Потом я прочитал пьесы, оставив «На дне» и «Мать» на самый конец. Оба эти произведения были «по программе», и из-за этого я инстинктивно пытался оттянуть неизбежное «скучное». Покончив с крупными формами, взялся за остальное, которое тоже задавали: рассказы, сказки, «Песни». С этим я справился довольно быстро, после чего наконец соизволил открыть учебник.
Могу сказать правду: в тот момент я немного, тайком, гордился собой, будучи уверенным, что вот сейчас на страницах учебника, написанного умными и учеными людьми, я прочту то, до чего дошел сам, своим умом и без подсказок. Я предвкушал свой восторг и готовился к нему, как ко дню рождения. Каково же было мое разочарование, когда ничего этого я в учебнике не увидел… Все те же унылые слова про «обличение загнивающего» и «загнивание обличенного». Учебник гласил, что идея романа — идея исторической закономерности, необходимости и неизбежности пролетарской революции, обусловленной, с одной стороны, процессом разложения и распада господствующего класса, а с другой — ростом политической активности, сознательности и организованности пролетариата, возглавляющего широкие народные массы.

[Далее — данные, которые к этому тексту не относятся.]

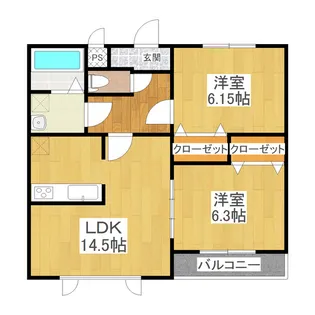 クラウドヒルズ【1階】の間取り
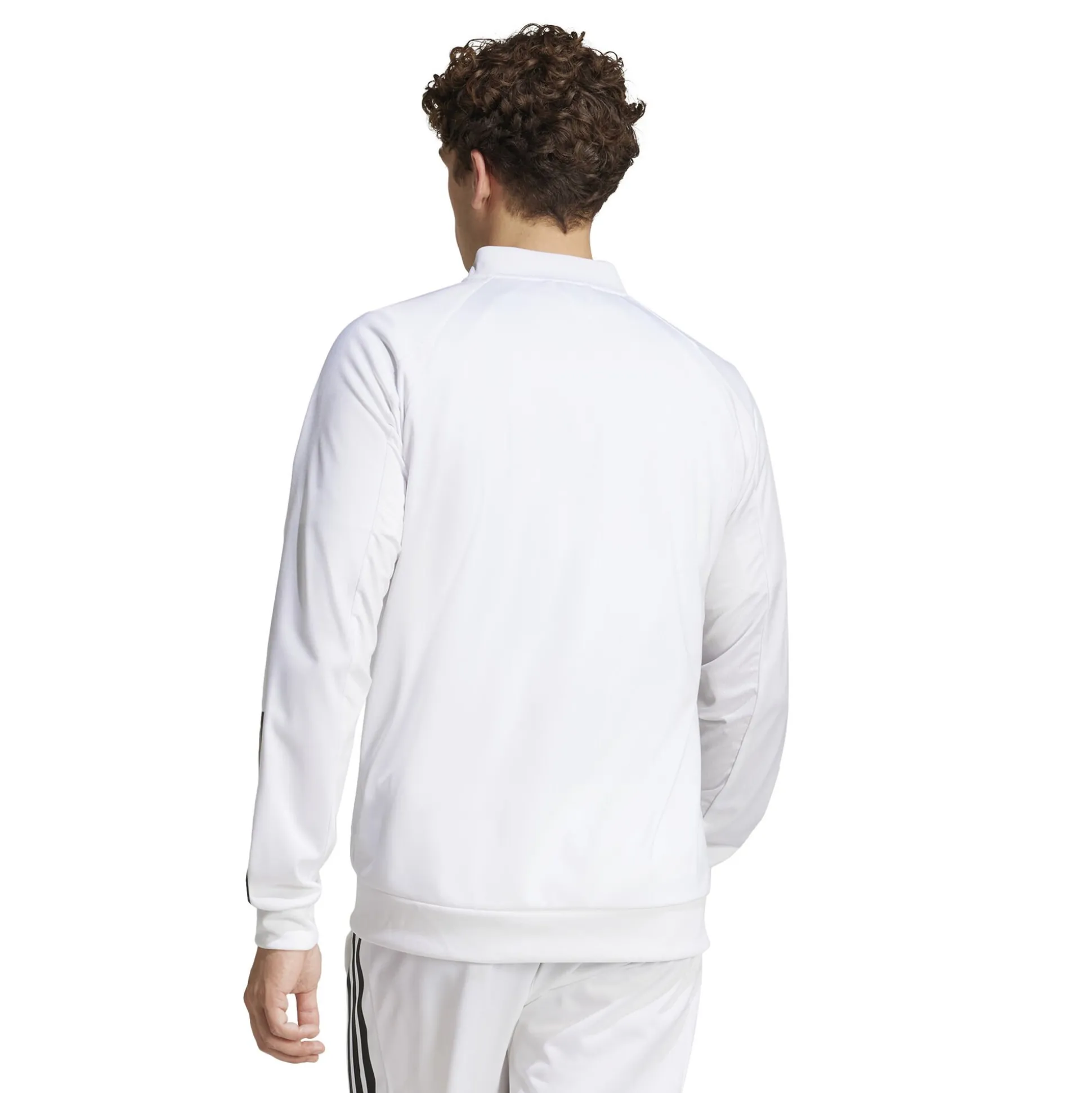Online 3 Stripes Knit Training Jacket Men - White, Black Jackets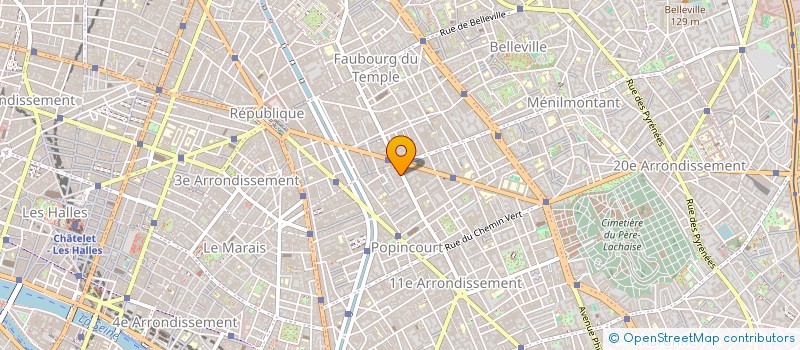 localisation de l'entreprise MCF à PARIS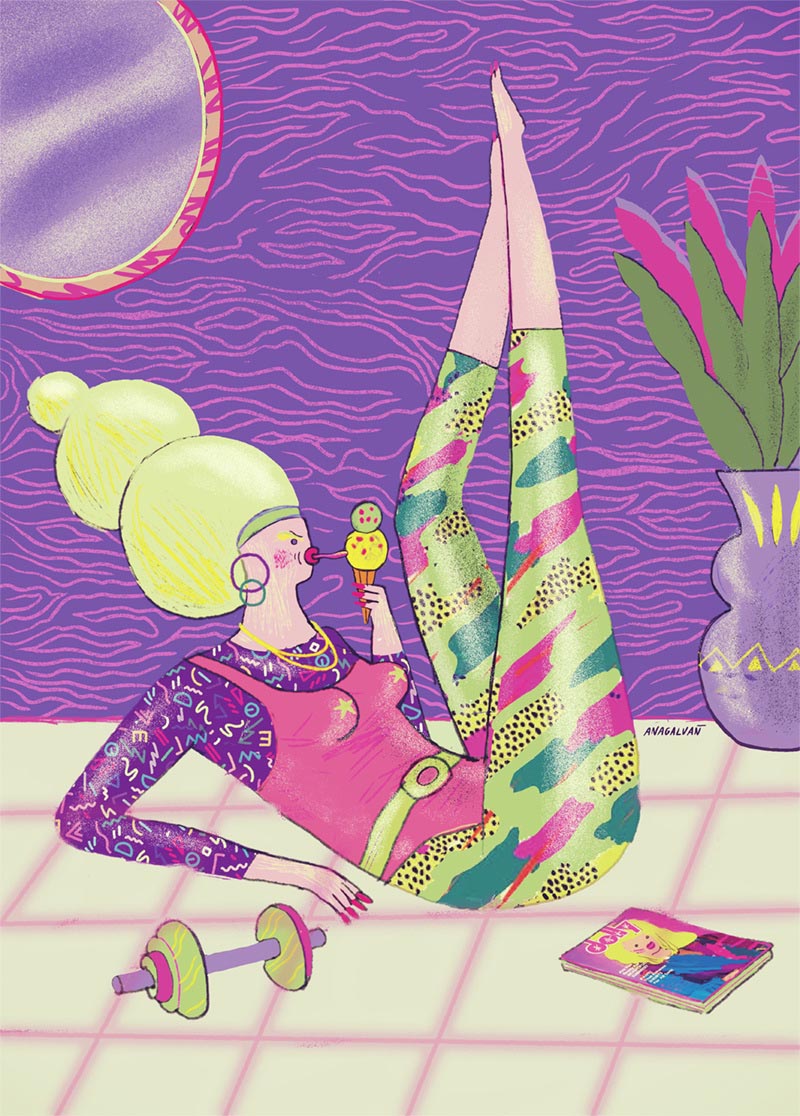 Ilustración de Ana Galvañ para el Fanzine FAME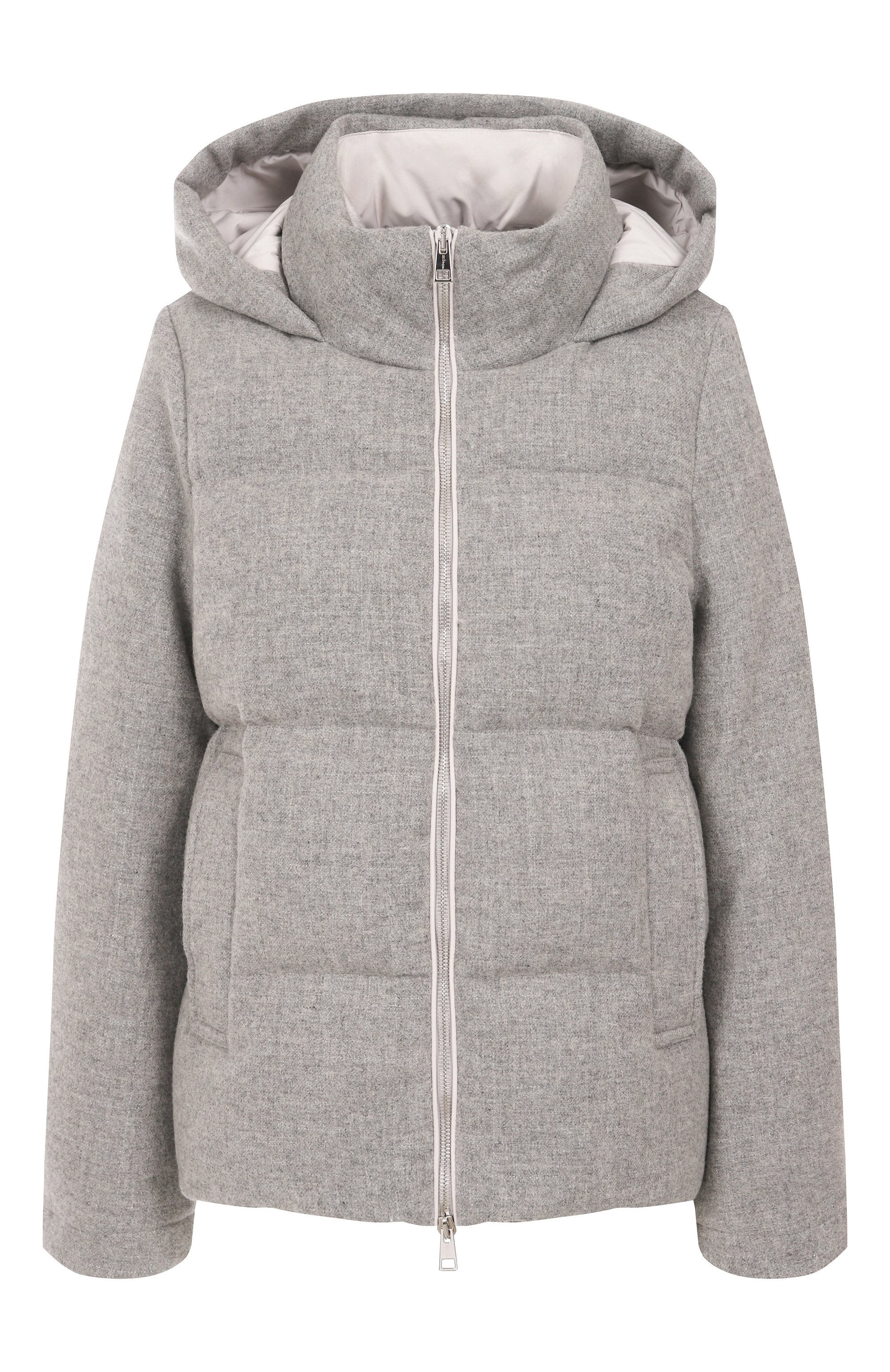 Пуховик из шерсти и кашеми�ра KITON, арт. D54658K0553G01, фото 1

А про Петра Артамонова, при мысли о котором мне хотелось расплакаться, было написано, что «постепенно и неотвратимо он превращается из простого парня в собственника — в алчное, преступное, пьяное и распутное чудовище». И ни одного даже полунамека на мысль о том, что умственная и душевная глухота порождают только злобу и тупое насилие. Насчет «Фомы Гордеева» учебник сообщал, что Горький выписал типические фигуры капиталистов, что Фома не успел превратиться в хищного стяжателя и что бунт его бесцелен и бесплоден. Да уж… Если бы я поступил так же, как обычно, то есть сперва прочитал бы учебник, то ничего другого в первоисточнике наверняка не заметил бы, с мучительной скукой продираясь сквозь обязательный к изучению текст.
Понятно, что к родителям со своим недоумением я соваться не стал. В шестнадцать лет я уже довольно отчетливо понимал и расклады, и правила. Но была еще жива бабушка Ульяна, мамина мама, которая гордо называла себя ровесницей века и про которую говорили, что она «видела самого Ленина». Насчет ровесницы века — это правда, бабушка родилась в 1900 году, и когда я учился в десятом классе, ей исполнилось 72. Она была жесткой, несговорчивой и казалась всегда сердитой, но при всем том я считал ее единственным безопасным собеседником: может, она и на смех поднимет, причем довольно грубо, и отругает, и даже накричит, но уж точно не стукнет на меня ни родителям, ни школьным учителям. Вообще никому. Наша Ульяна Макаровна — кремень, ее даже чекисты не сломили, когда она в середине 1930-х годов явилась к ним «сдаваться», держа в руках узелок с теплыми вещами, сухарями и завернутым в бумажный кулечек сахаром: понимала, что после ее признаний может немедленно заслужить ярлык «врага народа» и получить срок в лагерях, а то и расстрел. Но внутренняя твердость, убежденность в собственной честности и искренняя горячая вера в дело партии и народа были в бабуле настолько сильны, что стали очевидны даже тем, кто ее допрашивал. Ей поверили и отпустили.